Produce your current and projected Cyber Defense Matrices for the following:

• Corporate environment
• Development, Test, and Production environments
• IoT and or plant environment
• Any legacy environments you may have such as mainframe environments

Produce your 18-36 month security roadmap aligned to business objectives

• Business alignment, such as: moves into new markets
• Employee awareness and training
• Compliance & Audit
• Company-Wide Program and Change Management
• Internal Security Program & People Development
• Penetration Tests and the scope for each
• Asset Management
• Detection
• Emerging Threats & Vulnerability Management
• Incident Response - Including Incident Response Rehearsals
• Internal and External Communication Strategy
• Partner Relationships - Including Vendor lock-in
• Customer Relationships - Internal if B2B, Internal and External if B2C or platform
• Public Relations

Produce scan results from the following:

• Note: We recommend bringing in a third party to validate self-attestation
• External Attack Surface
• Penetration Tests of all environments including clearly defined scope
• External tests
• Internal tests
• Application penetration tests
• List any and all gaps in penetration tests conducted within the last 18 months and explain why
• Recent vulnerability scans mapped to current asset inventory
• Any standard containers you use in your CI/CD pipeline or other development process?
• Reports of permissions in your identity management solution (M365, Azure, GCP, AWS)
• The policy that governs how you prioritize vulnerability remediate efforts

Compliance

• What compliance frameworks are you mapped to?
• Do you operate in any markets that you are obligated to comply with mandated compliance efforts?
• If you are obligated to follow any compliance frameworks, how strongly do you comply?
• What is your current overall compliance score and by what evaluation metrics?

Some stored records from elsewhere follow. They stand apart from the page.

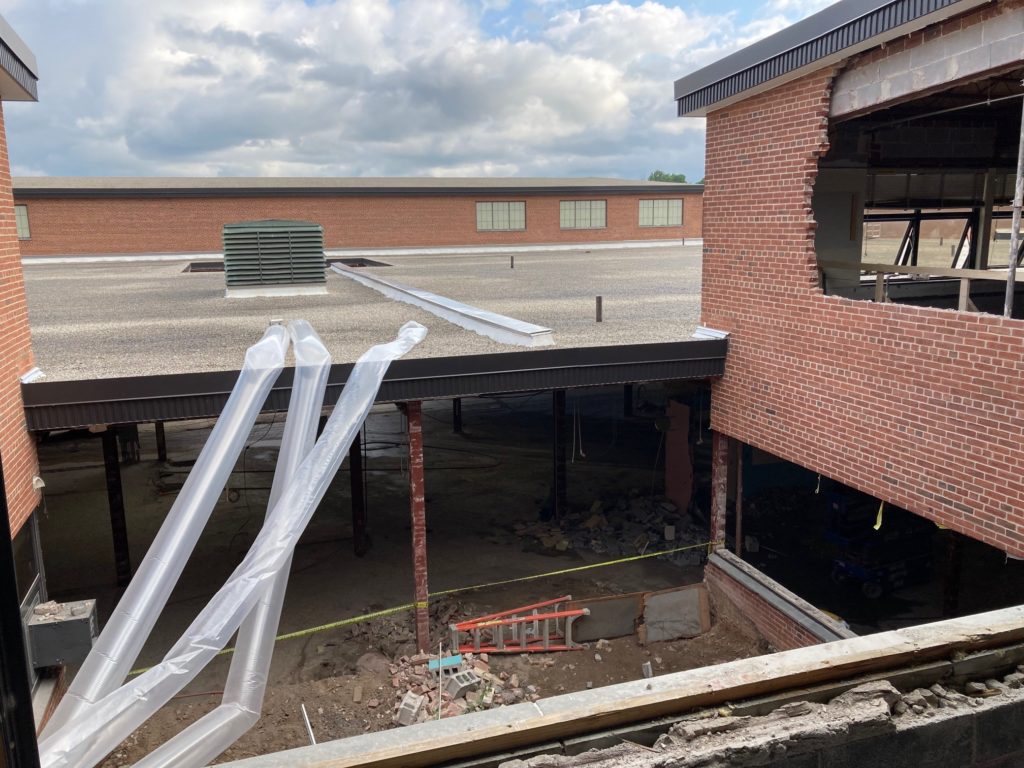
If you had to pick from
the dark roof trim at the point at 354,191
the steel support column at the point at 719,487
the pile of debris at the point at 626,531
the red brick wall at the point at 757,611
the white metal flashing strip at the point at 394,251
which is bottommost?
the pile of debris at the point at 626,531

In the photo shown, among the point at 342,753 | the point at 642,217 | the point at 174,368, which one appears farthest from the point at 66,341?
the point at 642,217

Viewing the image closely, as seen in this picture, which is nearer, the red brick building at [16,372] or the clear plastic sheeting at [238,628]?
the clear plastic sheeting at [238,628]

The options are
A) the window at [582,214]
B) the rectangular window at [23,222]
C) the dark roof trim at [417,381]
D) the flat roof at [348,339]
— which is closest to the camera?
the dark roof trim at [417,381]

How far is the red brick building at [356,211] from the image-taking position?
105ft

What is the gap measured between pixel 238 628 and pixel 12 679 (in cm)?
504

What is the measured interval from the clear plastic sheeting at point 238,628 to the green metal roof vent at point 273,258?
328 inches

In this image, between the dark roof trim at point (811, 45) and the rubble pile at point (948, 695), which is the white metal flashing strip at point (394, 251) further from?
the rubble pile at point (948, 695)

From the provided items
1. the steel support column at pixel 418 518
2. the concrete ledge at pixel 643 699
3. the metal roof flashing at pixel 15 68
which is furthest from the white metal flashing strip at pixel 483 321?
the concrete ledge at pixel 643 699

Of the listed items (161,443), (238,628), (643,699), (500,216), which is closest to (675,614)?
(238,628)

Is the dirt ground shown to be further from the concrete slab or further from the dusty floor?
the concrete slab

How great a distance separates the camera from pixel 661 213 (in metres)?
41.7

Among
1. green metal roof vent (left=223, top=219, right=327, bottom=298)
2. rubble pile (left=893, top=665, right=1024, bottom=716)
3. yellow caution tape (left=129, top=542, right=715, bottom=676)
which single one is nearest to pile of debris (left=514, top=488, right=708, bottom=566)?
yellow caution tape (left=129, top=542, right=715, bottom=676)

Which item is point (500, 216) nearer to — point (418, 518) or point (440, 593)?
point (440, 593)

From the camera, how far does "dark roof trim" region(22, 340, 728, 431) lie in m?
7.66
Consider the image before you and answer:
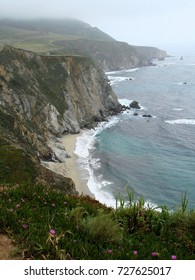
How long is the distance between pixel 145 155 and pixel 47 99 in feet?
77.8

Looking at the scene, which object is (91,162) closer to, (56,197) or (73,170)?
(73,170)

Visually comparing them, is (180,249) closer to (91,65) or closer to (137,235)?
(137,235)

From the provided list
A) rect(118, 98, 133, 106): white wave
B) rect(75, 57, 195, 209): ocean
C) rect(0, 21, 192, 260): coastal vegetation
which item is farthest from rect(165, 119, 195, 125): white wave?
rect(118, 98, 133, 106): white wave

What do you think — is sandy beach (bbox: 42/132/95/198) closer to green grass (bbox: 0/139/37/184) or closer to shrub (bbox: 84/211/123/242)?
green grass (bbox: 0/139/37/184)

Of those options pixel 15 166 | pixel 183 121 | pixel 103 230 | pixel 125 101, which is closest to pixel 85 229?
Result: pixel 103 230

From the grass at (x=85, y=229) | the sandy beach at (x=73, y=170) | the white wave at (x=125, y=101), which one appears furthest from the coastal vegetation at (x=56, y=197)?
the white wave at (x=125, y=101)

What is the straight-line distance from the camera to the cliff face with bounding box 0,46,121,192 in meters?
49.6

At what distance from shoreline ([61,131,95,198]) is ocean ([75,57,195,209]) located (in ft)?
2.23

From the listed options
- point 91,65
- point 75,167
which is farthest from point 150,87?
point 75,167

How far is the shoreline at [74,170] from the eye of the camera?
43.0 metres

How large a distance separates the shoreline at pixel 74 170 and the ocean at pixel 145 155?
680mm

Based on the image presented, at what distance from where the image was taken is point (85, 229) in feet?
25.2

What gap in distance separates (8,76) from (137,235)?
57.7 metres

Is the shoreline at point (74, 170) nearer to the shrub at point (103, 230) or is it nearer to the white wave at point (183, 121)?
the white wave at point (183, 121)
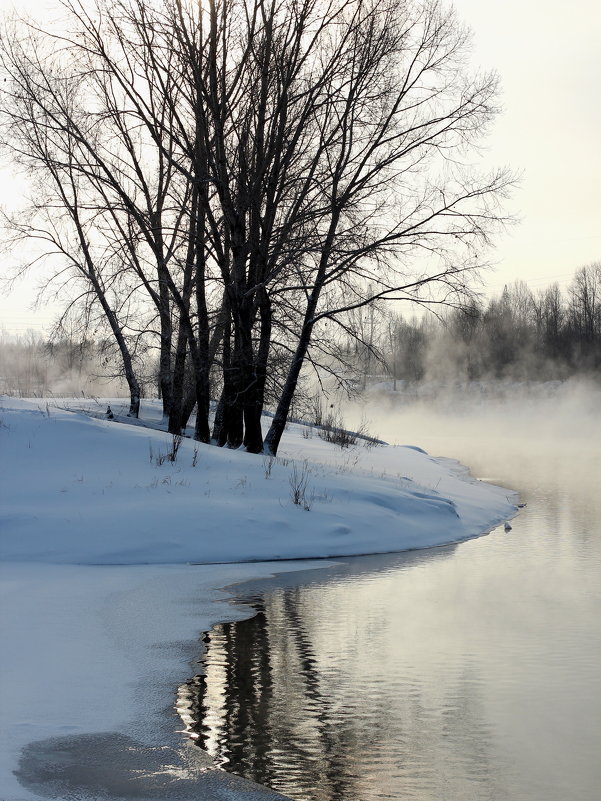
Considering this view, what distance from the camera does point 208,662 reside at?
6984mm

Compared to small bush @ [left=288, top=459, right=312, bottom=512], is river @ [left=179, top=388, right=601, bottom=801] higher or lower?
lower

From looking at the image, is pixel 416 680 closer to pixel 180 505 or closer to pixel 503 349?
pixel 180 505

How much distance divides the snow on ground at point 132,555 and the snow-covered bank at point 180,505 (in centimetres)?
3

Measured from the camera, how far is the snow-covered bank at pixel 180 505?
1106cm

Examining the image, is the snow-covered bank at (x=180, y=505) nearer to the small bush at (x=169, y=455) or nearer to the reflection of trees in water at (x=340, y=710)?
the small bush at (x=169, y=455)

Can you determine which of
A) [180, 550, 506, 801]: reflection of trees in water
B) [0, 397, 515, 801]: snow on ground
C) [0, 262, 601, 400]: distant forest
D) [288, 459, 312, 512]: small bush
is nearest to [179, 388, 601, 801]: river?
[180, 550, 506, 801]: reflection of trees in water

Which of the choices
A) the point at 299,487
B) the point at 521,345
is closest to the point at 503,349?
the point at 521,345

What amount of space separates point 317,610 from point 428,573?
2476 mm

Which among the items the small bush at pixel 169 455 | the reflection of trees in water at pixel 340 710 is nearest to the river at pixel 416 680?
the reflection of trees in water at pixel 340 710

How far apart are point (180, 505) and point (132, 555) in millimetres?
1392

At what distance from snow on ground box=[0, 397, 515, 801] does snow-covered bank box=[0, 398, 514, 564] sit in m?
0.03

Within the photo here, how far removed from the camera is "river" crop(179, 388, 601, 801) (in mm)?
4910

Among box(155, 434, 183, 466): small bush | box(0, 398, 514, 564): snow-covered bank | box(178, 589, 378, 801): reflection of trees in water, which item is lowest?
box(178, 589, 378, 801): reflection of trees in water

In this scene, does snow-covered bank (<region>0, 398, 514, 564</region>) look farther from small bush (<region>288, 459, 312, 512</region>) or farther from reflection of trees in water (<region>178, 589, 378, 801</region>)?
reflection of trees in water (<region>178, 589, 378, 801</region>)
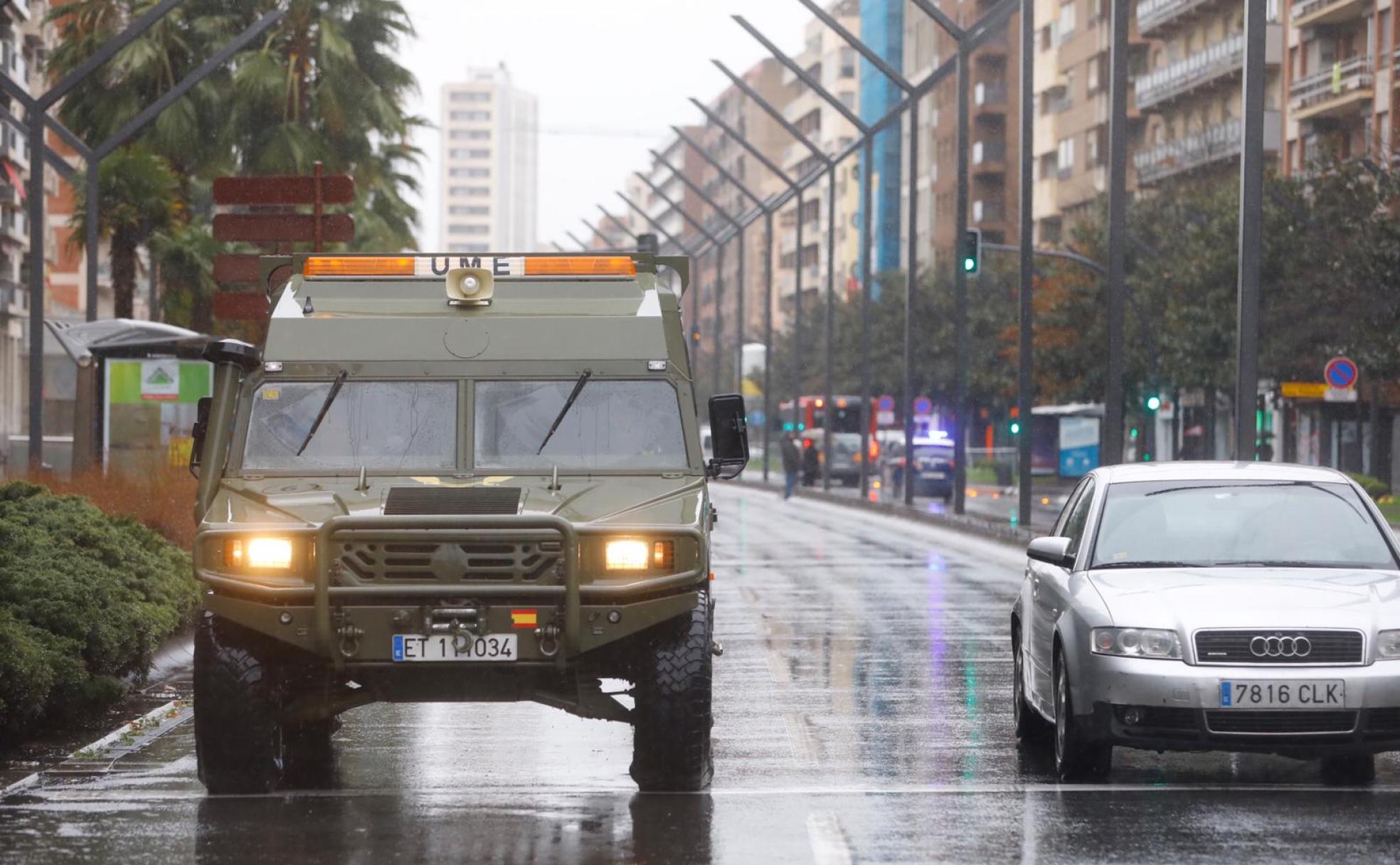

Essential Eight - Show how you accomplish the following:

1. Application Control: Preventing unauthorized scripts and executables from running in all environments
2. Patch Applications
3. Restrict Office Macros
4. Browser Hardening
5. Restrict Administrative Privileges
6. Patch Operating Systems?
7. Multi-Factor Authentication
8. Backups

List any other Confidentiality, Integrity, and or Availability concerns and or issues that may be applicable to you and or your industry

-------------END OF LIST-------------

Summary

Most companies at the Angel and early VC-level won't have answers for much of this because they've been focused on building their tech and getting funding. It's often not until Series A/B or Private Equity levels that most companies start having great answers. The goal isn't necessarily for the portco or opco to really understand where they're at on the journey or have perfect coverage, the goal is for the investor to understand the risk of their potential investment!